-- Exercise instructions --
a. List every Google tool or API that the Captain Cook project description below names.
b. Carry the Captain Cook project description below forward, picking up after its final sentence.

-- Exercise passage --

********************

Captain Cook is a web application built with React and Flask aimed at making home cooking easier than ever! Using Google Cloud Vision, users are able to take a snapshot of their ingredients and instantly find recipes. Users can swipe through recipes using gesture controls, implemented using MediaPipe.
Our inspiration for Captain Cook was our personal experiences with cooking at home as a result of the COVID-19 pandemic. With restaurants closed for most of the year, learning to cook became an essential skill for nearly everyone. However, one of the struggles with home cooking is finding recipes that match what ingredients you have. Unlike restaurants where the same ingredients are used for several dishes throughout the day, eating the same recipe several times at home is not very enjoyable. We recognized that some apps and websites accommodated this problem by allowing users to input what ingredients they had. Still, we found that they weren't very practical, given that you have to input each ingredient individually. To improve this process, we used the Google Vision API to determine what foods you have by taking a picture of your countertop or fridge.
Captain Cook's main functionality is identifying foods by simply taking a picture and providing recipes based on what you have. Using Allrecipes.com, we can access these recipes and create a simple way for you to follow the recipe. To make this process as frictionless as possible, we included all the vital information for cooking the recipe directly into the web application by web scraping using Beautiful Soup. If the user doesn't want to scan their ingredients, they can also search for recipes using keywords like they would on the Allrecipes website.
The application was built using React on the frontend with material UI and python with Flask. To identify the ingredients that a user has, we used Google Vision API which passes the ingredients identified to a function that uses Beautiful Soup to web scrape recipes that match from Allrecipes. We also used Google mediapipe for hand gesture recognition and Google text-to-speech API for reading out ingredients and recipes.
The biggest challenge that we ran into was connecting our client with our server using socket.io for the real-time camera for the mediapipe hand motion detection. After struggling with this issue for several hours, we found that the issue was that we were connecting to the wrong domain on the client-side. As an extremely minor error in the code, we were quite frustrated that we weren't able to use the valuable time to properly implement the feature. We also had all of the functions necessary for this feature to work as well which made this an even more frustrating challenge. Despite this, we were able to overcome the issue and eventually learn how to use web sockets for the future.

********************

-- Given information --

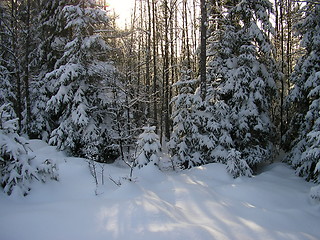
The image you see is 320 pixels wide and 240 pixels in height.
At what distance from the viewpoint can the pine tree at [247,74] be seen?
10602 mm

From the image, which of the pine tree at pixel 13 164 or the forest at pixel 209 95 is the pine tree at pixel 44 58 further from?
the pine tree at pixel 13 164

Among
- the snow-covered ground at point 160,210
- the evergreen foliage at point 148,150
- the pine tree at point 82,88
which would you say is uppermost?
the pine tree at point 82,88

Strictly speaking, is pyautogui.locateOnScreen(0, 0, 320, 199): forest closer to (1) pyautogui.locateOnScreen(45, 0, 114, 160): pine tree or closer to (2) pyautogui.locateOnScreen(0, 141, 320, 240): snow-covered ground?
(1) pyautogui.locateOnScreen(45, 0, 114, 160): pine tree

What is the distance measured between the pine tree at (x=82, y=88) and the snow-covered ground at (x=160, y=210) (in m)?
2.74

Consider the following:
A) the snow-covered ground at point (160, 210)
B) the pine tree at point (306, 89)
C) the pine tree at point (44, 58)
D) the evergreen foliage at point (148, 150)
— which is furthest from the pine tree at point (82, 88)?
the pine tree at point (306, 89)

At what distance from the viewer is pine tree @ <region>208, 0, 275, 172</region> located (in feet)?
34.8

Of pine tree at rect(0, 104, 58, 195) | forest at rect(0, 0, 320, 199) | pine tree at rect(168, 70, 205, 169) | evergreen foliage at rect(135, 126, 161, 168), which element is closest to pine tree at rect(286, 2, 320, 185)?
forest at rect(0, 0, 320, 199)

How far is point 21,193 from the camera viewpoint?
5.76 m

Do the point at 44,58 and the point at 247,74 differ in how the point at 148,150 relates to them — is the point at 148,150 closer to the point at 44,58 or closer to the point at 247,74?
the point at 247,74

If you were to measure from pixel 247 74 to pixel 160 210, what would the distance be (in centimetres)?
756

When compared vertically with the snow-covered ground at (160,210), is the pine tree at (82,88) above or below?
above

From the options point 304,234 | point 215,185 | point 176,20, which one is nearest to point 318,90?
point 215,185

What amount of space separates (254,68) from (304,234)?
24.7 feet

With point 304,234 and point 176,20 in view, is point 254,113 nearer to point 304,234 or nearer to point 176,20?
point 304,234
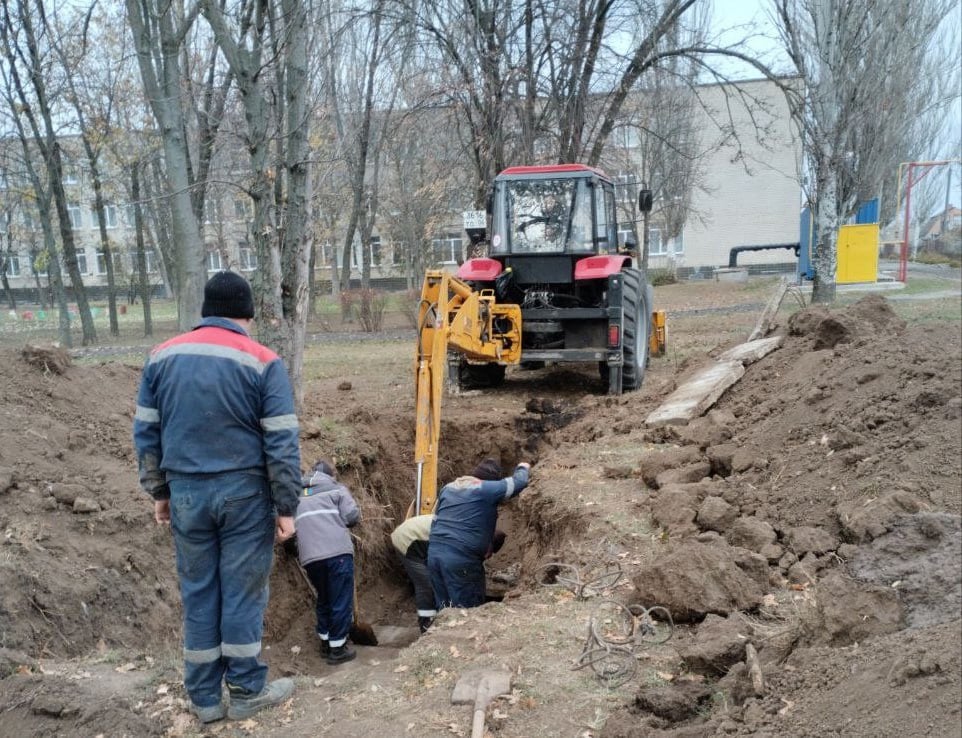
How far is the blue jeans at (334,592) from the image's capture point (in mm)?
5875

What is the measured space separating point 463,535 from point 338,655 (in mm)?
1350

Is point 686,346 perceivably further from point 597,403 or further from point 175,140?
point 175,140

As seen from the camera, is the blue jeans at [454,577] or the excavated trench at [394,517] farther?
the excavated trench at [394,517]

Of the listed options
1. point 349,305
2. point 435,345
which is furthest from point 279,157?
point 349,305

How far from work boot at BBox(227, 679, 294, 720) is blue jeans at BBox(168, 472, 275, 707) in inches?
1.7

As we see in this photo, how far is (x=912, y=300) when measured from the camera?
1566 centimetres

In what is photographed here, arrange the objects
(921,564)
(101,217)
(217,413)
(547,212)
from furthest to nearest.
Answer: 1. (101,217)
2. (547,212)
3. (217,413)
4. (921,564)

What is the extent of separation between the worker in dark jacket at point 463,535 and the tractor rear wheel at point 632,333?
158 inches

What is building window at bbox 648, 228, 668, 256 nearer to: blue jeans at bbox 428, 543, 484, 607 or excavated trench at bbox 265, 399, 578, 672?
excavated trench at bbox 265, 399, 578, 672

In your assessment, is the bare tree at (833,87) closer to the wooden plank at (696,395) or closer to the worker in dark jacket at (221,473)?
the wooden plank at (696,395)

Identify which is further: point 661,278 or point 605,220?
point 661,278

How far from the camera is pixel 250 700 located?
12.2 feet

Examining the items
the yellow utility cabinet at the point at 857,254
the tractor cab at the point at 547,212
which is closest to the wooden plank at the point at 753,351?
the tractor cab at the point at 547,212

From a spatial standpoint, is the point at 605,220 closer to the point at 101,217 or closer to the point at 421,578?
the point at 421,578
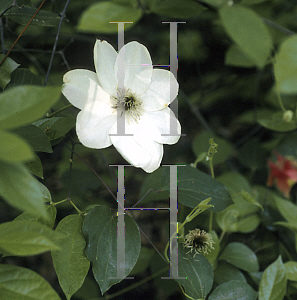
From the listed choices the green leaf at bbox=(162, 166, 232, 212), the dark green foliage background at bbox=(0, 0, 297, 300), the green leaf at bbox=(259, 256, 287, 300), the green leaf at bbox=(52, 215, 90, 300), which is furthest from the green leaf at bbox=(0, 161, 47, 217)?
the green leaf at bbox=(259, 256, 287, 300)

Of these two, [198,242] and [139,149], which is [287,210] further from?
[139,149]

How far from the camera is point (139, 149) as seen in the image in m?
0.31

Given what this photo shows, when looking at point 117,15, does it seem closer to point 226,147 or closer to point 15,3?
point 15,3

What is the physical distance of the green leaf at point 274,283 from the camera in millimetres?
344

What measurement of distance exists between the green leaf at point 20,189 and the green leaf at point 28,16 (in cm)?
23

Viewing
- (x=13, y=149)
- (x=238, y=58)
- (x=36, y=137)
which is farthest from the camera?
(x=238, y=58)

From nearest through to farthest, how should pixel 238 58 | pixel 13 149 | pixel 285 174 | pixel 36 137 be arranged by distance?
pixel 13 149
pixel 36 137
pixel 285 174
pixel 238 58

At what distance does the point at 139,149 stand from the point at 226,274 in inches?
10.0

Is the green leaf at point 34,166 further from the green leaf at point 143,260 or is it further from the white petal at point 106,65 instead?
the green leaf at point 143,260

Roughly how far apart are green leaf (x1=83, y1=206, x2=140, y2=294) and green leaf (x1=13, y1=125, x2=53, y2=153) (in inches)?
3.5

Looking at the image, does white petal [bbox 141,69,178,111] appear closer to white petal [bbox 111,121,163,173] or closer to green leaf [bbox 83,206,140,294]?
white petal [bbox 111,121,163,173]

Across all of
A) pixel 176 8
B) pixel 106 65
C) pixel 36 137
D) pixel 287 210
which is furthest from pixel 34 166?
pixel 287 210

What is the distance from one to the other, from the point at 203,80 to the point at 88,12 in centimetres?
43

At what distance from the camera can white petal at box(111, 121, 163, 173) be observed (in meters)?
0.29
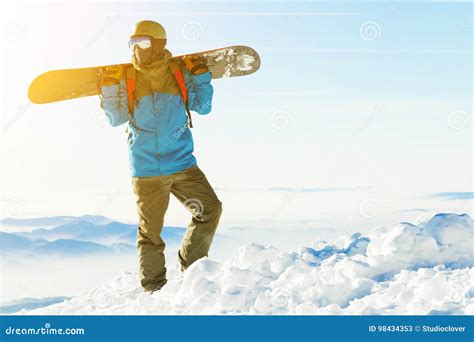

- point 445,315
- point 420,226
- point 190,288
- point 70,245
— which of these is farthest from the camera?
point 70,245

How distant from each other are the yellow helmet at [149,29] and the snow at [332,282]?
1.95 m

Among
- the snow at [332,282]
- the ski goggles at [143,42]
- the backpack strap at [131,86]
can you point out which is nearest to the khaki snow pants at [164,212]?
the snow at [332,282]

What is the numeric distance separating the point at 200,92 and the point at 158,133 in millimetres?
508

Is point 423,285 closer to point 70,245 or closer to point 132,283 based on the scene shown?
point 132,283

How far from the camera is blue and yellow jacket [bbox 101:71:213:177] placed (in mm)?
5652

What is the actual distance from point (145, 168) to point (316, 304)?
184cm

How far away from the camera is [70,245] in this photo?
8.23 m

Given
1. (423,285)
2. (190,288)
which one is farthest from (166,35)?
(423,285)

********************

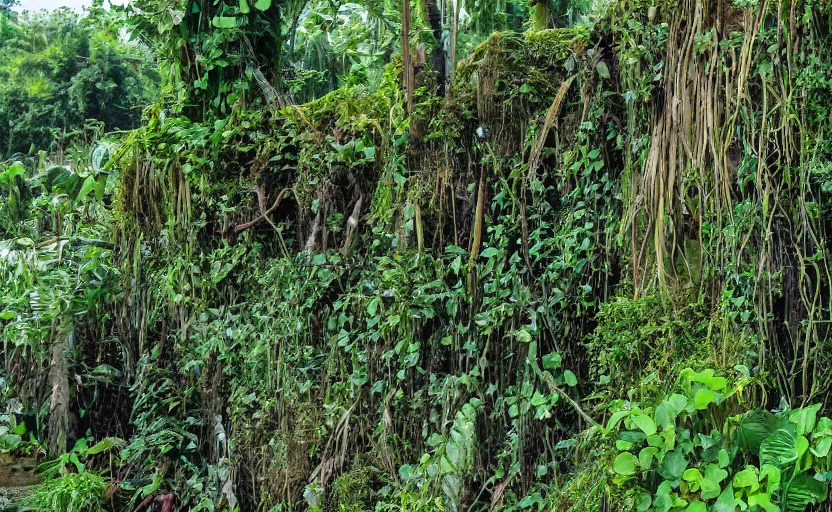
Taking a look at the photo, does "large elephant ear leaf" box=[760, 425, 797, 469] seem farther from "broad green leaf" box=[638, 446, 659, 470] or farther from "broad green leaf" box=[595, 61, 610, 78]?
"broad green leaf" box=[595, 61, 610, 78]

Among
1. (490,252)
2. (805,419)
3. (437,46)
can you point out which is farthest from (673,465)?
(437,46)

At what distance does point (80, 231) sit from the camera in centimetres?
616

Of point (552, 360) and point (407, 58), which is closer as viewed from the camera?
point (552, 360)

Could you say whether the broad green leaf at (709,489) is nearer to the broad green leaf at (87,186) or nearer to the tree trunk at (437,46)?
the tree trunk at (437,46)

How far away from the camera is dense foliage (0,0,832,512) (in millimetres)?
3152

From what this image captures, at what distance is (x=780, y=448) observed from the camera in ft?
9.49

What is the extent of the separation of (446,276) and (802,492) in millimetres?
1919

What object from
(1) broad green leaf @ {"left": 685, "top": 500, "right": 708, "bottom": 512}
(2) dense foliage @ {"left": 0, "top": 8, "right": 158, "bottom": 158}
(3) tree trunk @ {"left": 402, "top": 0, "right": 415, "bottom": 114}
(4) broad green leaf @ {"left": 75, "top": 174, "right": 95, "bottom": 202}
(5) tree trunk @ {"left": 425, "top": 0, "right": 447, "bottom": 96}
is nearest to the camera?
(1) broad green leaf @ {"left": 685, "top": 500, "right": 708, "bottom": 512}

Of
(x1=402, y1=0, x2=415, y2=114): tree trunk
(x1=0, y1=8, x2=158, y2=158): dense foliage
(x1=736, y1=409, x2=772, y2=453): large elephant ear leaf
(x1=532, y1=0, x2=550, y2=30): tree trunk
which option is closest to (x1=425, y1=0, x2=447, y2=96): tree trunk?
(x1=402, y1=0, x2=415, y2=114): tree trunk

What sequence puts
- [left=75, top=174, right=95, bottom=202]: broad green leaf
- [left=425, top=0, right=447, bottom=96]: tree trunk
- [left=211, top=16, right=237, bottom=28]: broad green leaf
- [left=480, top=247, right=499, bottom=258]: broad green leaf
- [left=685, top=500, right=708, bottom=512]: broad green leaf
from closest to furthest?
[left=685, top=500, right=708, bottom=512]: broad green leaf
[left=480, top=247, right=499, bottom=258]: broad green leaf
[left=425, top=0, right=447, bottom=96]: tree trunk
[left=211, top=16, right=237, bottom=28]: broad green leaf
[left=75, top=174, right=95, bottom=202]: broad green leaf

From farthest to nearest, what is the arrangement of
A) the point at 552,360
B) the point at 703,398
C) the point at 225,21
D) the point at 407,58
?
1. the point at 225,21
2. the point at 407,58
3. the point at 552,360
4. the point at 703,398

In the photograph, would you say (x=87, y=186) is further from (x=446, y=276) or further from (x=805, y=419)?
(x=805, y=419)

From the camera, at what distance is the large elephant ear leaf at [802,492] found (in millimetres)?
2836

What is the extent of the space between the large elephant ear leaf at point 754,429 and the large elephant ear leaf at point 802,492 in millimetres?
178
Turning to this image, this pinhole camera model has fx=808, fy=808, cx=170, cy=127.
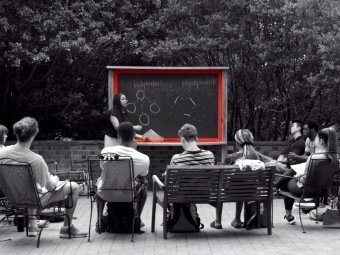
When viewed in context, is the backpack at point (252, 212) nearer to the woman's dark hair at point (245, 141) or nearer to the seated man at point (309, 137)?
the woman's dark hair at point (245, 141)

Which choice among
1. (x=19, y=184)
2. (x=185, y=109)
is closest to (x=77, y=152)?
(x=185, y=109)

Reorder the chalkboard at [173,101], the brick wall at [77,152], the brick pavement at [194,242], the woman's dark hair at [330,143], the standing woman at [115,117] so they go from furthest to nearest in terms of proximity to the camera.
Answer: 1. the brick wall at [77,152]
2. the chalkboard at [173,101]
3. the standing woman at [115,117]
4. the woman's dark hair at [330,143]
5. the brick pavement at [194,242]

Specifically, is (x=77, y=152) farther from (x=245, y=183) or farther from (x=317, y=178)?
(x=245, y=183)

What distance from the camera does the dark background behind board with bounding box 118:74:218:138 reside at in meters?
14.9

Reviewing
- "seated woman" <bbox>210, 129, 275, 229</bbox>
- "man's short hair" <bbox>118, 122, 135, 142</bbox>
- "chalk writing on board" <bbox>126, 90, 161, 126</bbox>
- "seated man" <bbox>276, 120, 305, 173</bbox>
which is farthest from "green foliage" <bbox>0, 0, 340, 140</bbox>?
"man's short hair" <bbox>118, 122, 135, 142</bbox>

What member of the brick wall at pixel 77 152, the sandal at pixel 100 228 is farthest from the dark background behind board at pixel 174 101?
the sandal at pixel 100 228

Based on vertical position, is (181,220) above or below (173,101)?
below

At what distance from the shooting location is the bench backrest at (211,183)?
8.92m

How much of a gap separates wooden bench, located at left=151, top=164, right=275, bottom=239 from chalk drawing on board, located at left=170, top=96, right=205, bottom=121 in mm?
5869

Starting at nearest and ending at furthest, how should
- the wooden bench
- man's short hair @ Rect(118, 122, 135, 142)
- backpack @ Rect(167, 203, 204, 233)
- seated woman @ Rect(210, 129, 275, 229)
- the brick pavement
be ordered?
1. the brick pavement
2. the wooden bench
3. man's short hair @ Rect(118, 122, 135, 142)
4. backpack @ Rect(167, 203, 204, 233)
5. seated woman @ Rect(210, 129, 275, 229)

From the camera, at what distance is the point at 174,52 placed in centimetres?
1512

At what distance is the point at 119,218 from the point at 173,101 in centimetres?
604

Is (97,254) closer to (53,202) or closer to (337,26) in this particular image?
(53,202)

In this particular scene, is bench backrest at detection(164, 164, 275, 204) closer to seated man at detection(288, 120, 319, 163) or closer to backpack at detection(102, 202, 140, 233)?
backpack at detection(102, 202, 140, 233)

********************

-- Responses for each task --
a. Google Cloud Vision (also called the Google Vision API), MediaPipe (Google mediapipe), Google text-to-speech API

b.
The accomplishment that we're the proudest of is making a full-stack application with a clean user interface and implementation of extremely useful features. When we originally came up with the idea for this web application, we wanted to make something that we would be able to use in our lives. Through the creation of this app, we thought we accomplished this goal especially given the little amount of time we had. Furthermore, we are very proud that we implemented several things that we had never utilized before such as Google Vision API, Google text to speech API, socket.io and Google mediapipe for hand recognition.
There were a plethora of new things that we learned from this hackathon. Notably, we gained a better understanding of how to make a full stack web application through the creation of our own API, user interface using React and connecting of the client and server. For the client-side, we got a better understanding of creating a React app with different routes as well as how to properly design the interface using websites such as framer and taskade to organize our ideas.
One of the features that we were very close to completing was the use of Google's media pipe for hand recognition to allow users to swipe between ingredients and steps without touching their device. Using TensorFlow, we trained gestures that can be used to skip, go back or repeat the step. Besides this, we were also very close to adding text to speech for reading out the directions and ingredients using the text-to-speech API. The goal of these features would be to simplify the cooking of recipes by allowing users to follow recipes more easily. We would also like to implement more features such as recognition of foods for counting calories and voice controls.